Late afternoon we had a choice of continuing to paint on our study for the day or to go paint at a local winery down the road. Most of us chose to go to the winery. Twisted Oak winery to be exact. The winding road up to the wine tasting room was peppered with humorous signs that made me burst out laughing each time I encountered one. I don't want to add to the length of this post too much but here was the final sign, which seemed appropriate:
|Twisted Oaks Winery|
|Twisted Oaks welcoming committee|
We only had about two hours to paint before we had to leave as the winery closed at 5:30. I decided to visit the gift shop, do a quick wine tasting, and then paint at the entrance in front of the gate. Now, I must say here, when I say quick wine tasting I mean it. No swirling of the glass, loud sniffing of the fumes, witty comments, etc. I literally took a tiny sip and dumped the excess and moved on. I am sure the young woman behind the counter serving the tasting wine looked a bit bemused. I didn't want to have the wine interfere with my painting. Drinking and painting is not a pretty sight to behold! I quickly made my wine selection, bought a few gifts, and went to my chosen spot. A couple of classmates and I spent a few hours painting and reluctantly put down the brushes about 7 p.m. Day two was a long day, working from 8am to 7pm. I went back to my hotel room tired, hungry, and very happy to be at at the workshop. Here is the second study I painted on day two.
|Day 2: Twisted Oaks Winery Study 6"x8", oil on canvas panel|
Kathleen painted another demo for us to explain painting reflections in water. We all fell to work as time was short.

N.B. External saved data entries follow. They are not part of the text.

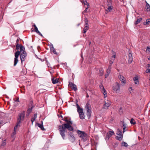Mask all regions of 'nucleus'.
Returning a JSON list of instances; mask_svg holds the SVG:
<instances>
[{
	"label": "nucleus",
	"mask_w": 150,
	"mask_h": 150,
	"mask_svg": "<svg viewBox=\"0 0 150 150\" xmlns=\"http://www.w3.org/2000/svg\"><path fill=\"white\" fill-rule=\"evenodd\" d=\"M68 139L72 143H73L75 140V139L74 136H71V137H69Z\"/></svg>",
	"instance_id": "2eb2a0df"
},
{
	"label": "nucleus",
	"mask_w": 150,
	"mask_h": 150,
	"mask_svg": "<svg viewBox=\"0 0 150 150\" xmlns=\"http://www.w3.org/2000/svg\"><path fill=\"white\" fill-rule=\"evenodd\" d=\"M129 58H133L132 53H129Z\"/></svg>",
	"instance_id": "a18cd8bd"
},
{
	"label": "nucleus",
	"mask_w": 150,
	"mask_h": 150,
	"mask_svg": "<svg viewBox=\"0 0 150 150\" xmlns=\"http://www.w3.org/2000/svg\"><path fill=\"white\" fill-rule=\"evenodd\" d=\"M84 21H85V27L84 28H88V20L87 18H85L84 19Z\"/></svg>",
	"instance_id": "f3484780"
},
{
	"label": "nucleus",
	"mask_w": 150,
	"mask_h": 150,
	"mask_svg": "<svg viewBox=\"0 0 150 150\" xmlns=\"http://www.w3.org/2000/svg\"><path fill=\"white\" fill-rule=\"evenodd\" d=\"M145 72L146 73H150V69H146L145 71Z\"/></svg>",
	"instance_id": "8fccbe9b"
},
{
	"label": "nucleus",
	"mask_w": 150,
	"mask_h": 150,
	"mask_svg": "<svg viewBox=\"0 0 150 150\" xmlns=\"http://www.w3.org/2000/svg\"><path fill=\"white\" fill-rule=\"evenodd\" d=\"M126 128H123V133H124L125 131H126L127 130H125Z\"/></svg>",
	"instance_id": "052dcab7"
},
{
	"label": "nucleus",
	"mask_w": 150,
	"mask_h": 150,
	"mask_svg": "<svg viewBox=\"0 0 150 150\" xmlns=\"http://www.w3.org/2000/svg\"><path fill=\"white\" fill-rule=\"evenodd\" d=\"M82 3H83L84 5H86L89 6L88 3L86 1V0H83Z\"/></svg>",
	"instance_id": "72a5a7b5"
},
{
	"label": "nucleus",
	"mask_w": 150,
	"mask_h": 150,
	"mask_svg": "<svg viewBox=\"0 0 150 150\" xmlns=\"http://www.w3.org/2000/svg\"><path fill=\"white\" fill-rule=\"evenodd\" d=\"M25 115V112L24 111H22L19 114L16 125L18 126L20 125L21 121L24 120Z\"/></svg>",
	"instance_id": "f03ea898"
},
{
	"label": "nucleus",
	"mask_w": 150,
	"mask_h": 150,
	"mask_svg": "<svg viewBox=\"0 0 150 150\" xmlns=\"http://www.w3.org/2000/svg\"><path fill=\"white\" fill-rule=\"evenodd\" d=\"M108 133L111 136L113 135L114 134V132L113 131H110Z\"/></svg>",
	"instance_id": "79ce46f5"
},
{
	"label": "nucleus",
	"mask_w": 150,
	"mask_h": 150,
	"mask_svg": "<svg viewBox=\"0 0 150 150\" xmlns=\"http://www.w3.org/2000/svg\"><path fill=\"white\" fill-rule=\"evenodd\" d=\"M123 135H120L119 137L116 136V138L117 139L120 141L122 139Z\"/></svg>",
	"instance_id": "bb28decb"
},
{
	"label": "nucleus",
	"mask_w": 150,
	"mask_h": 150,
	"mask_svg": "<svg viewBox=\"0 0 150 150\" xmlns=\"http://www.w3.org/2000/svg\"><path fill=\"white\" fill-rule=\"evenodd\" d=\"M69 137H71V136H74V134L72 132H68Z\"/></svg>",
	"instance_id": "49530a36"
},
{
	"label": "nucleus",
	"mask_w": 150,
	"mask_h": 150,
	"mask_svg": "<svg viewBox=\"0 0 150 150\" xmlns=\"http://www.w3.org/2000/svg\"><path fill=\"white\" fill-rule=\"evenodd\" d=\"M111 136L110 135V134L108 132L107 134L106 137L105 138V139H108Z\"/></svg>",
	"instance_id": "f704fd0d"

|Painting at the pond at Ironstone Vineyards|
|Day 3: The pond at Ironstone Vineyards, 8"x10", oil on linen panel|
We all gathered and caravaned up to Kathleen's studio to have a final critique and wrap up talk. Murphys is a beautiful place and Kathleen's studio is a pleasure to visit. We had our critique surrounded by many of her beautiful paintings.
The workshop went so fast and left me wanting more. I felt like I was just getting warmed up!
Now I have to add a little note here. My sharing of my work process is hopefully neither narcissistic or masochistic. I share the good, the bad, and the ugly in an attempt to show what goes into building art skills, and to possibly encourage others who may be struggling too.
Kathleen gave us many wonderful quotes throughout the workshop. One of my favorites was from Barbara Kingsolver, who is a favorite author of mine too. Barbara would tell and encourage her children with the following: "You can do hard things". Painting isn't easy and it helps to tell oneself "I can do hard things" when faced with the frustration, which Kathleen assures us is the constant companion of most artists. If anyone is considering taking a workshop with Kathleen Dunphy, I highly recommend it. Her teaching style fit my learning style perfectly. She is warm, smart, funny, and encouraging. I will probably take one more workshop from her, the "No whiners" 5-day workshop. I will have about a year to continue to build my skills and get out to paint before that one.
As I mentioned at the top of this post, I went out painting today and went through the same process. It was sunny but windy. It was too windy to put an easel umbrella up so I painted in the sunshine. My painting is too dark and too intense but I did go through the process and am able to get a tiny bit more. In spite of my two layers of fleece and a marine coat, I was shivering by the end and the wind gusts kept blowing my hand around as I would try to paint. I got a good two hours plus in. Here is the study. I painted at Hug Point as there was a minus tide today. I can see plenty to tweak as well as finish. That square of sky for one!
|Hug Point Plein Air Study, 8"x10", oil on linen panel|
This will be a fun post to revisit in a year!